___ EXERCISE PASSAGE

8. Learned counsel for the accused persons relied upon --' Bechan Prasad v. Jhuri : AIR1936All363 , wherein in the absence of the sworn testimony of the doctor a letter containing his opinion was held to be inadmissible. The letter stands on a different footing and it cannot stand any comparison with the injury report or the 'post mortem' report. Theprinciple of 'Mohan Singh's case', (A), is applicable to the present case where the question was about the admissibility of an injury report prepared in the course of business and in the discharge of professional duty.
9. In support of his next contention learned counsel for the complainant has pointed out that, apart from the injury report, there is on the record the statement of the complainant to the effect that his rib was fractured in consequence of the assault on him by the accused persons, and the statement of the compounder that the eleventh rib of the complainant had been fractured and he used to bandage the injury. The compounder produced the bed head ticket of the complainant from the hospital records. He further stated that for about three weeks the complainant was unable to move about from his bed. Under the circumstances there could be no doubt that the complainant had received a grievous hurt. The case, therefore, obviously fell within the purview of Section 325, Penal Code; and as such it was triable by the Magistrate himself.
10. The view taken by the learned Magistrate was, therefore, untenable and he was wrong in holding that the offence with which the accused persons were charged was only an offence under Section 323, Penal Code. That being so, the order of transfer of the case to the Panchayati Adalat was clearly illegal.
11. I, therefore, accept this reference and set aside the order passed by the Magistrate on 15-12-1951, so far as it directs the transfer of the case against Rakshpal Singh 'alias' Rajpal Singh and Makrand Singh to the Panchayati Adalat. The case will now go back for retrial to the District Magistrate of Hardoi who will transfer the same for disposal to any other Magistrate competent to try the same.

______
___ RECORDS SUPPLIED

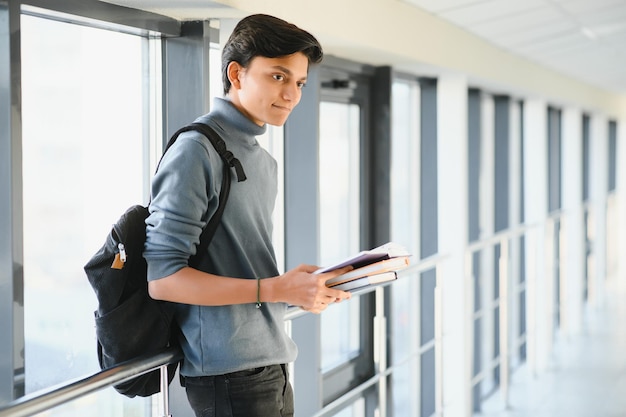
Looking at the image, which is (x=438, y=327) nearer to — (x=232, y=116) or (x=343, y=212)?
(x=343, y=212)

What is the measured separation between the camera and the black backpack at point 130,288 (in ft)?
3.13

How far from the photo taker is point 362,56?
2.04 meters

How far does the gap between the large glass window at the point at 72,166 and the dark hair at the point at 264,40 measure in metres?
0.36

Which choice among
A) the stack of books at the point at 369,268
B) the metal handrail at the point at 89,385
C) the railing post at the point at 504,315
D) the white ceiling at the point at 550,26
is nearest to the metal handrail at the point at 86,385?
the metal handrail at the point at 89,385

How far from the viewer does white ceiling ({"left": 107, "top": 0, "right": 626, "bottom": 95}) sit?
78.8 inches

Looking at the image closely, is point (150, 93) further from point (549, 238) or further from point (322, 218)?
point (549, 238)

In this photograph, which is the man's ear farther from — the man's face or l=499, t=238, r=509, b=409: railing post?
l=499, t=238, r=509, b=409: railing post

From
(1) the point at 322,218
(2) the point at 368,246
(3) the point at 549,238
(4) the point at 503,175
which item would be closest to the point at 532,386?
(3) the point at 549,238

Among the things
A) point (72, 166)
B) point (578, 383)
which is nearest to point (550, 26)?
point (578, 383)

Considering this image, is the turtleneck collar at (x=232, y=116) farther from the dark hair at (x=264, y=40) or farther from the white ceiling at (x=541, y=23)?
the white ceiling at (x=541, y=23)

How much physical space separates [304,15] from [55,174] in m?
0.56

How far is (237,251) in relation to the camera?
1.01 meters

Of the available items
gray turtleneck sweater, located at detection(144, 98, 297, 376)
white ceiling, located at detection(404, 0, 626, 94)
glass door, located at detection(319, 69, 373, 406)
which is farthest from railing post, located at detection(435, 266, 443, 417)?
gray turtleneck sweater, located at detection(144, 98, 297, 376)

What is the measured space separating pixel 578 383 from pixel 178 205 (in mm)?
2734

______

# WHAT THIS EXERCISE ASKS
- a) In the judgment excerpt, turn the paragraph beginning "9. In support of his next contention" into a short list that keeps its main facts.
- b) List every person named in the judgment excerpt, in the order they first appear.

# RESULTS OF THE EXERCISE
- a)
- Counsel for the complainant pointed out that, apart from the injury report, the record holds other evidence.
- The complainant stated that his rib was fractured as a result of the assault by the accused persons.
- The compounder stated that the complainant's eleventh rib was fractured and that he used to bandage the injury.
- The compounder produced the complainant's bed head ticket from the hospital records.
- The compounder also stated that the complainant could not move from his bed for about three weeks.
- There was therefore no doubt that the complainant had received a grievous hurt.
- The case fell under Section 325, Penal Code, and was triable by the Magistrate himself.

- b)
- Bechan Prasad
- Jhuri
- Mohan Singh
- Rakshpal Singh 'alias' Rajpal Singh
- Makrand Singh